Aufgabe A »
Gib aus der Filmbesprechung den Abschnitt wörtlich wieder, der mit „Nach einem Schlaganfall“ beginnt und bis „Hauptrollen getragen wird.“ reicht.
Aufgabe B »
Wer spielt laut der Filmbesprechung die Hauptrollen in dem Drama?
Aufgabe C »
Erkläre anhand der Filmbesprechung, warum André seine Tochter bittet, ihm beim Beenden seines Lebens zu helfen.

Seitenauszug »
Autorenbild: Walter GasperiWalter Gasperi

Nach einem Schlaganfall steht für den 85-jährigen André fest, dass er so nicht weiterleben will. Er bittet seine Tochter ihm zu helfen, sein Leben zu beenden: Trotz des ernsten Themas gelang Francois Ozon ein zwar berührendes, aber gleichwohl leichtes und unsentimentales Drama, das von Sophie Marceau und André Dussollier in den Hauptrollen getragen wird.

Rohdaten »
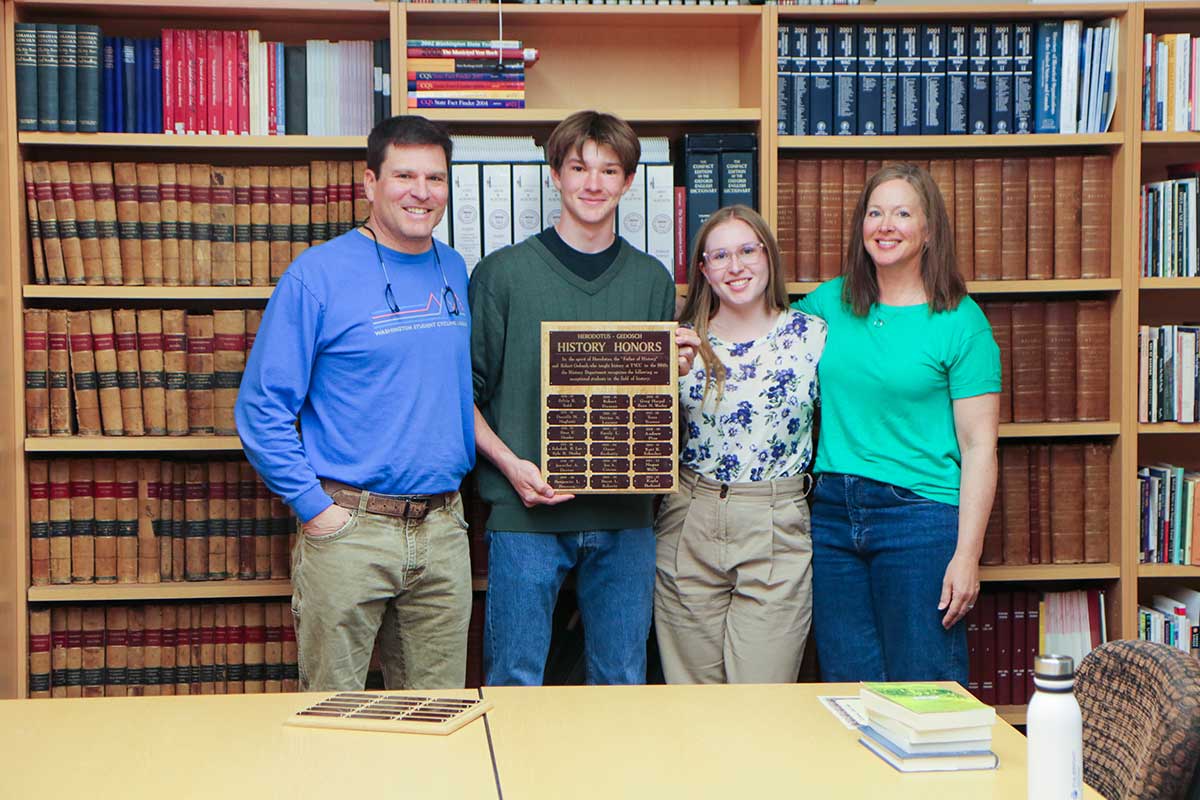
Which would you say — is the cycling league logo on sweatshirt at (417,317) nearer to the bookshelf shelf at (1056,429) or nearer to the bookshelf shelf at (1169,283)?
the bookshelf shelf at (1056,429)

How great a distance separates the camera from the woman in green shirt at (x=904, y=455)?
2.79 metres

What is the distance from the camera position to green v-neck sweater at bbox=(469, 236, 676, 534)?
110 inches

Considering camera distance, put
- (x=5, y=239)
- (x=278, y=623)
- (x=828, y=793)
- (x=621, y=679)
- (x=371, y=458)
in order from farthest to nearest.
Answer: (x=278, y=623) → (x=5, y=239) → (x=621, y=679) → (x=371, y=458) → (x=828, y=793)

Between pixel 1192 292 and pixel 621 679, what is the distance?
223 cm

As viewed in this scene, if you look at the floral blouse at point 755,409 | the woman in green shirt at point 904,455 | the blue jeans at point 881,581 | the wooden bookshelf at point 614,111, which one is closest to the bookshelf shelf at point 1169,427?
the wooden bookshelf at point 614,111

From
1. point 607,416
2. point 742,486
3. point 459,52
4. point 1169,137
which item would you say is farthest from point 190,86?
point 1169,137

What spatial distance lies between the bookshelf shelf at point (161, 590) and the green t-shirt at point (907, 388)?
1088 millimetres

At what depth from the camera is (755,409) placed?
284cm

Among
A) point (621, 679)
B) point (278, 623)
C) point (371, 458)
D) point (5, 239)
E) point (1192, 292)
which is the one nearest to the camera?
point (371, 458)

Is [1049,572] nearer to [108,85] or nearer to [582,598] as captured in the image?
[582,598]

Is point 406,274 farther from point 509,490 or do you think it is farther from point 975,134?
point 975,134

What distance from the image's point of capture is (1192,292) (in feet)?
12.1

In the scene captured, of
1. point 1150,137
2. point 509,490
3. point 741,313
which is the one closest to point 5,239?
point 509,490

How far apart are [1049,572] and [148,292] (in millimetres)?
2594
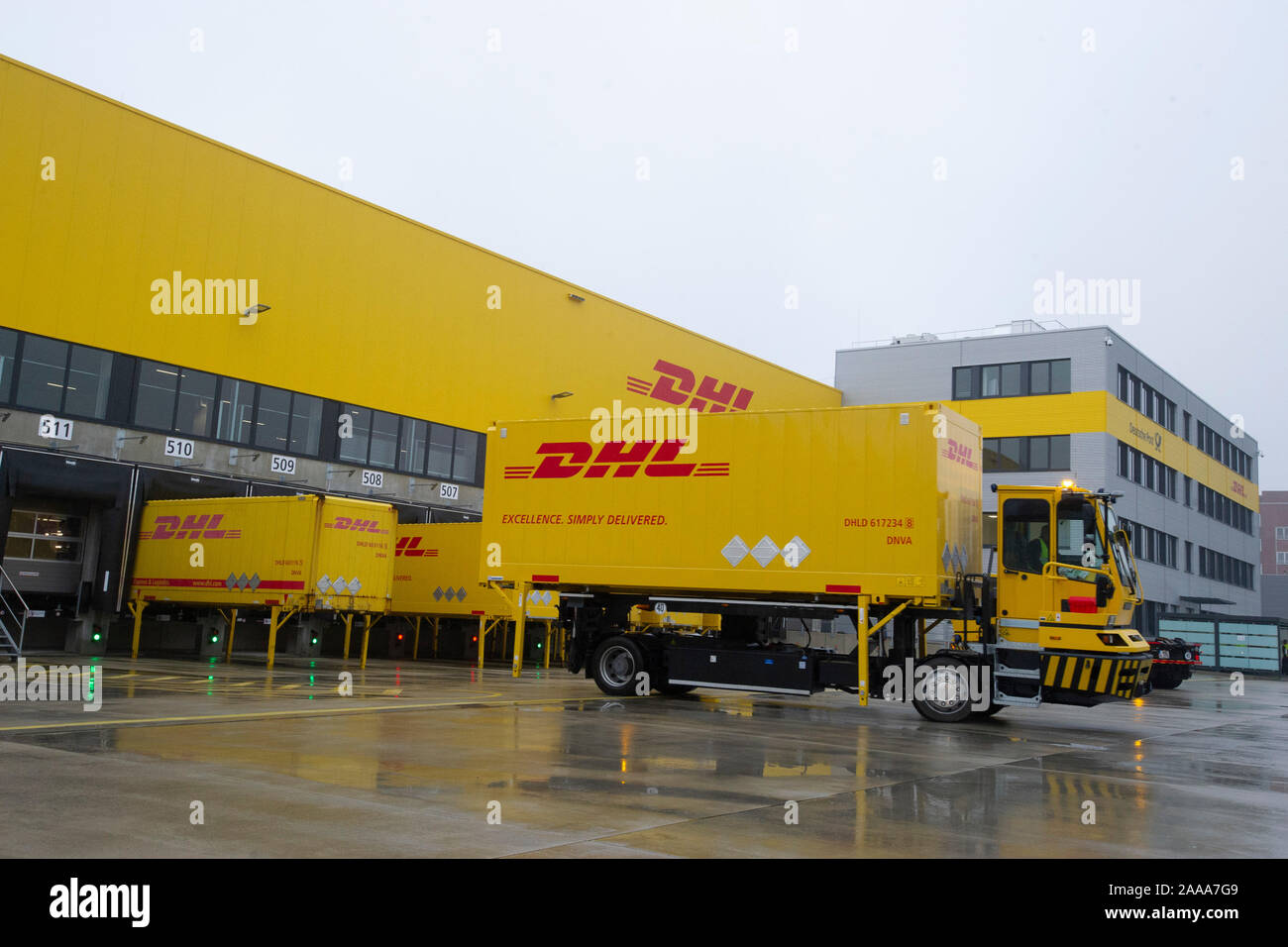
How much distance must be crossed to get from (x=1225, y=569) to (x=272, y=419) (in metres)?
54.7

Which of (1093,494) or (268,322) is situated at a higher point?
(268,322)

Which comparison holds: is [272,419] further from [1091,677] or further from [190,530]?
[1091,677]

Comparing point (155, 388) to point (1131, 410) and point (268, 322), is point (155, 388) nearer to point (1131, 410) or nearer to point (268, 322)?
point (268, 322)

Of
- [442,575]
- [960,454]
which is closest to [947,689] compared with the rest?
[960,454]

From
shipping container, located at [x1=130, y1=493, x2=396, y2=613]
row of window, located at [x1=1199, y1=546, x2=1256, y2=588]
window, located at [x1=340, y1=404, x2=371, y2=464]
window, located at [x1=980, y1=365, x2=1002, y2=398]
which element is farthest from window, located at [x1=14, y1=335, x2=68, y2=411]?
row of window, located at [x1=1199, y1=546, x2=1256, y2=588]

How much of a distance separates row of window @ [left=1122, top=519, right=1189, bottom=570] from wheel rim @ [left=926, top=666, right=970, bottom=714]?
34.3 m

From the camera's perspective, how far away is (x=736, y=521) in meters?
15.7

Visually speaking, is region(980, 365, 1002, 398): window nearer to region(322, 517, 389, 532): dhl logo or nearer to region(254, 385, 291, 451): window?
region(254, 385, 291, 451): window

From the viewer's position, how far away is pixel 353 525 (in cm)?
2241

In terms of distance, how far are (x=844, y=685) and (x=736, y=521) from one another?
2.98 metres

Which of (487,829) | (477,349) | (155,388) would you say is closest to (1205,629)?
(477,349)

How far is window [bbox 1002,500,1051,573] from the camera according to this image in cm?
1386

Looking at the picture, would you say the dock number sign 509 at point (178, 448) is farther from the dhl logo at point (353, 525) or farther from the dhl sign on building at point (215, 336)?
the dhl logo at point (353, 525)
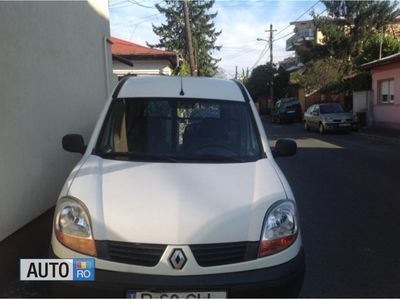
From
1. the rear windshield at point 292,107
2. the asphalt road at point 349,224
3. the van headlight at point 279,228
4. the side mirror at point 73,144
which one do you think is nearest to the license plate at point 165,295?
the van headlight at point 279,228

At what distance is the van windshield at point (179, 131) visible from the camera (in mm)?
4324

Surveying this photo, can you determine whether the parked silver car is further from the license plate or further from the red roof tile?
the license plate

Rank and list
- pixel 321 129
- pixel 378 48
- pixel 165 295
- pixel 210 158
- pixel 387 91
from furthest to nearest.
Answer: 1. pixel 378 48
2. pixel 387 91
3. pixel 321 129
4. pixel 210 158
5. pixel 165 295

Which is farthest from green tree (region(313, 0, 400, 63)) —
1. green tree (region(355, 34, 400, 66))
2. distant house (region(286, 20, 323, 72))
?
green tree (region(355, 34, 400, 66))

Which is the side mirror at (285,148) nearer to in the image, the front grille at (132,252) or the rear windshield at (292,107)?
the front grille at (132,252)

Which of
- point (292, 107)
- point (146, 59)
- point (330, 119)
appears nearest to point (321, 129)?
point (330, 119)

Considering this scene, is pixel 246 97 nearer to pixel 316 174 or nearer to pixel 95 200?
pixel 95 200

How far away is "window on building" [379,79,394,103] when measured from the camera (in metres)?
24.4

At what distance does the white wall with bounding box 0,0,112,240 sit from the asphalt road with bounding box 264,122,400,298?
3.54 meters

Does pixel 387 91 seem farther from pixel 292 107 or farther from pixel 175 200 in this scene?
pixel 175 200

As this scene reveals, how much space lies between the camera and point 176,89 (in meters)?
4.93

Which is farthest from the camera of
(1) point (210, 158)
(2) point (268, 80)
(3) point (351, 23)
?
(2) point (268, 80)

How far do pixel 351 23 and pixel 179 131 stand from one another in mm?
44946

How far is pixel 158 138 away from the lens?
4520mm
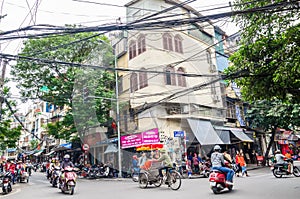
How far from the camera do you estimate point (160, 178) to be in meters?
8.87

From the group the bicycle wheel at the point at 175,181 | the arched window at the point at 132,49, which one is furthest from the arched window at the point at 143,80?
the bicycle wheel at the point at 175,181

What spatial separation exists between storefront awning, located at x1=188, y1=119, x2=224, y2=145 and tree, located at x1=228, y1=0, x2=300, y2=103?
8642 mm

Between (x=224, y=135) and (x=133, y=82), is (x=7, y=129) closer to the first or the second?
(x=133, y=82)

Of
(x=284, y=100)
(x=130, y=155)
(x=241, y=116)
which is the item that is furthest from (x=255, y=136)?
(x=284, y=100)

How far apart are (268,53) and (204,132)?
10.6 meters

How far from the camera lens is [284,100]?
27.9ft

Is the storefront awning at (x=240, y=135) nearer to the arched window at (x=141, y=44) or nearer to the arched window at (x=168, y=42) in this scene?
the arched window at (x=168, y=42)

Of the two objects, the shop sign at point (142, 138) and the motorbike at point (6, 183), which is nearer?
the motorbike at point (6, 183)

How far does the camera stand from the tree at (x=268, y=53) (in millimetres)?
6402

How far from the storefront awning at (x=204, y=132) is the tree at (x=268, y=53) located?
8.64 m

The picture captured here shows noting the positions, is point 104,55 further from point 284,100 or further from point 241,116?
point 241,116

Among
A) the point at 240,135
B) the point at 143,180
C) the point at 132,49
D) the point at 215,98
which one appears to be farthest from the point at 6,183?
the point at 240,135

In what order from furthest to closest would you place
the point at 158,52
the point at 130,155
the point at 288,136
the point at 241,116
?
the point at 288,136 → the point at 241,116 → the point at 130,155 → the point at 158,52

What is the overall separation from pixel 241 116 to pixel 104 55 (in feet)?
45.0
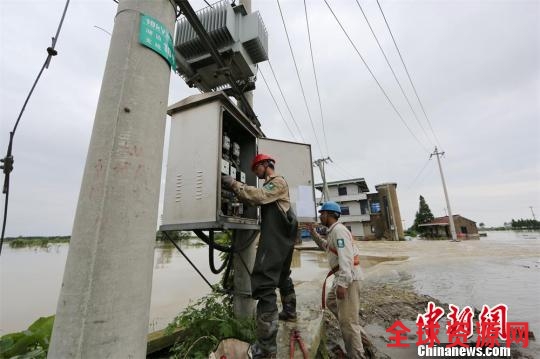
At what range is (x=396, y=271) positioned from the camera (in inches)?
345

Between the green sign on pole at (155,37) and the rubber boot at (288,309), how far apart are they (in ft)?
9.41

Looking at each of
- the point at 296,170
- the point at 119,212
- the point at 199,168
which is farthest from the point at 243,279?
the point at 119,212

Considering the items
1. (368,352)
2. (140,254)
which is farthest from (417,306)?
(140,254)

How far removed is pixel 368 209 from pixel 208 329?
30018 millimetres

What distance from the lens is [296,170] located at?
396 cm

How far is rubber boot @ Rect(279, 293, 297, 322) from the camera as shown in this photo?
3.11 metres

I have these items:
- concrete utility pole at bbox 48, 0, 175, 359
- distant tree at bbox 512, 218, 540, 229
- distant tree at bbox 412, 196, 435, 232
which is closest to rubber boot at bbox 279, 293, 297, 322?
concrete utility pole at bbox 48, 0, 175, 359

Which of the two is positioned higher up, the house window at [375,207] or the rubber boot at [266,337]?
the house window at [375,207]

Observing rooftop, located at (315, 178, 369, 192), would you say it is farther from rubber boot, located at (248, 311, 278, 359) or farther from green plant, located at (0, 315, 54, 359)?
green plant, located at (0, 315, 54, 359)

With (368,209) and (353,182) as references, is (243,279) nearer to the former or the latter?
(368,209)

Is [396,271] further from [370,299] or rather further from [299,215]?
[299,215]

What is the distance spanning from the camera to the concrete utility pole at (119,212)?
1.20 metres

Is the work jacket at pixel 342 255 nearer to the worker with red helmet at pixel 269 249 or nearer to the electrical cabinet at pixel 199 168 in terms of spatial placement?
the worker with red helmet at pixel 269 249

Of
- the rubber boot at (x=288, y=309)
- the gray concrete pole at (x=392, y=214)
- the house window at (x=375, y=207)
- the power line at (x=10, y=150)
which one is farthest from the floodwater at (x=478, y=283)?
the house window at (x=375, y=207)
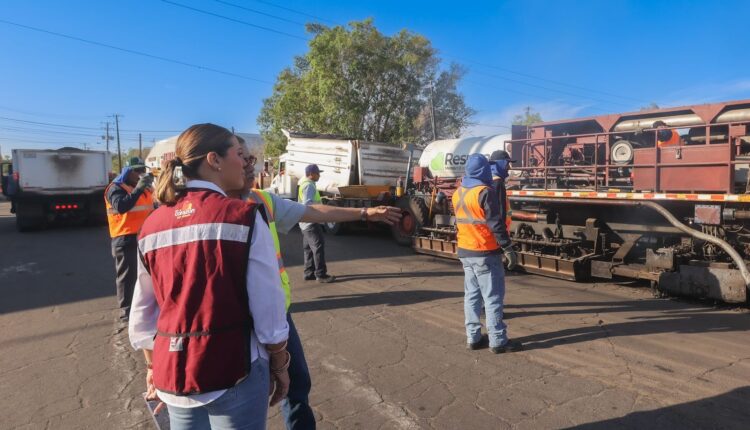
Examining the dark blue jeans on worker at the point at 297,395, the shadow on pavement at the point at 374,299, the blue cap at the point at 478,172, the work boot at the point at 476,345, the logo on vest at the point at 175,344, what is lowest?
the work boot at the point at 476,345

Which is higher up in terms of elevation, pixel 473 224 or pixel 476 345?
pixel 473 224

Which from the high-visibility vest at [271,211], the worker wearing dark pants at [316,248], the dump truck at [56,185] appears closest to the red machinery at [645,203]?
the worker wearing dark pants at [316,248]

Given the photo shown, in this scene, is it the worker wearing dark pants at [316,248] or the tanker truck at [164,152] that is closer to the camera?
the tanker truck at [164,152]

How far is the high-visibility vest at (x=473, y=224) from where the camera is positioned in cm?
441

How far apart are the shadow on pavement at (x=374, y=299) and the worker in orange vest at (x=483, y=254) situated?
1672 mm

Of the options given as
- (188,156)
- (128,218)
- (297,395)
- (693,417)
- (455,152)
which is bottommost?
(693,417)

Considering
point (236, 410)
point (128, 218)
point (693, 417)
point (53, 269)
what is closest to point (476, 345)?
point (693, 417)

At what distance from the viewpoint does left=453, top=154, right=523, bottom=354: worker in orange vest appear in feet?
14.3

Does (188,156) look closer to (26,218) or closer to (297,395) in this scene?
(297,395)

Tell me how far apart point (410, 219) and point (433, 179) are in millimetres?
1031

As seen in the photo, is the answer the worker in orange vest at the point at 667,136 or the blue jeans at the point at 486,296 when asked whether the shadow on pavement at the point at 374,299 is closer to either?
the blue jeans at the point at 486,296

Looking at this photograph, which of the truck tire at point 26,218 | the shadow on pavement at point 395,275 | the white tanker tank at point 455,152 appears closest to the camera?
the shadow on pavement at point 395,275

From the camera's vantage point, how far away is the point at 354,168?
536 inches

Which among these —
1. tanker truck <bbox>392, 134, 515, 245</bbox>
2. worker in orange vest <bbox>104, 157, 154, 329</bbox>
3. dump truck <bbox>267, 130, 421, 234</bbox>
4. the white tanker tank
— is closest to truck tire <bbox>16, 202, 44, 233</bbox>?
dump truck <bbox>267, 130, 421, 234</bbox>
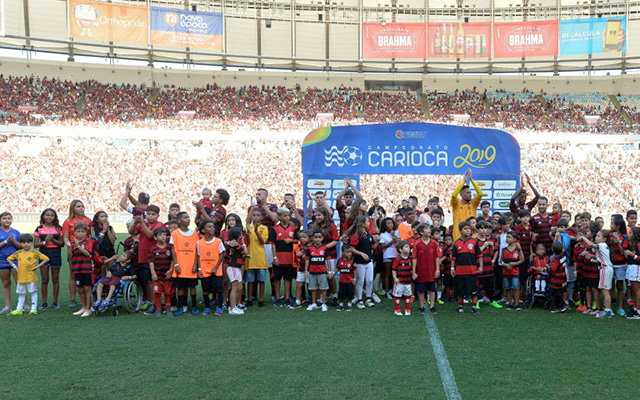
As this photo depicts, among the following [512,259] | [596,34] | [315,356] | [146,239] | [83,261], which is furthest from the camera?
[596,34]

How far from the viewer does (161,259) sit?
329 inches

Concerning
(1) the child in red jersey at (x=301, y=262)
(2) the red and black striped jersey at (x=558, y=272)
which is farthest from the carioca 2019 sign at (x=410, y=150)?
(2) the red and black striped jersey at (x=558, y=272)

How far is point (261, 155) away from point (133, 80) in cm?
1332

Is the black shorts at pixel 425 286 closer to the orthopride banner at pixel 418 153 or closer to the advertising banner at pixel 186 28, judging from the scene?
the orthopride banner at pixel 418 153

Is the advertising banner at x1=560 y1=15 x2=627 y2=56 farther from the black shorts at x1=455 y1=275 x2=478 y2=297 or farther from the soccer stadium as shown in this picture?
the black shorts at x1=455 y1=275 x2=478 y2=297

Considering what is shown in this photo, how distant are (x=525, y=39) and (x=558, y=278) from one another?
107ft

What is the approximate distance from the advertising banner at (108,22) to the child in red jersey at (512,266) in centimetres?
3215

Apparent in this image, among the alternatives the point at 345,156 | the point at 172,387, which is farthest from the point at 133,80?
the point at 172,387

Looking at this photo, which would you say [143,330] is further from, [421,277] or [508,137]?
[508,137]

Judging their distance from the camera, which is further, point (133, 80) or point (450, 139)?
point (133, 80)

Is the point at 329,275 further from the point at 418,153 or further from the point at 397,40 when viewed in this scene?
the point at 397,40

Vollständige Ausgabe A »
Nach einem Schlaganfall steht für den 85-jährigen André fest, dass er so nicht weiterleben will. Er bittet seine Tochter ihm zu helfen, sein Leben zu beenden: Trotz des ernsten Themas gelang Francois Ozon ein zwar berührendes, aber gleichwohl leichtes und unsentimentales Drama, das von Sophie Marceau und André Dussollier in den Hauptrollen getragen wird.

Vollständige Ausgabe B »
Sophie Marceau und André Dussollier.

Vollständige Ausgabe C »
Nach einem Schlaganfall steht für den 85-jährigen André fest, dass er so nicht weiterleben will. Deshalb bittet er seine Tochter, ihm zu helfen, sein Leben zu beenden.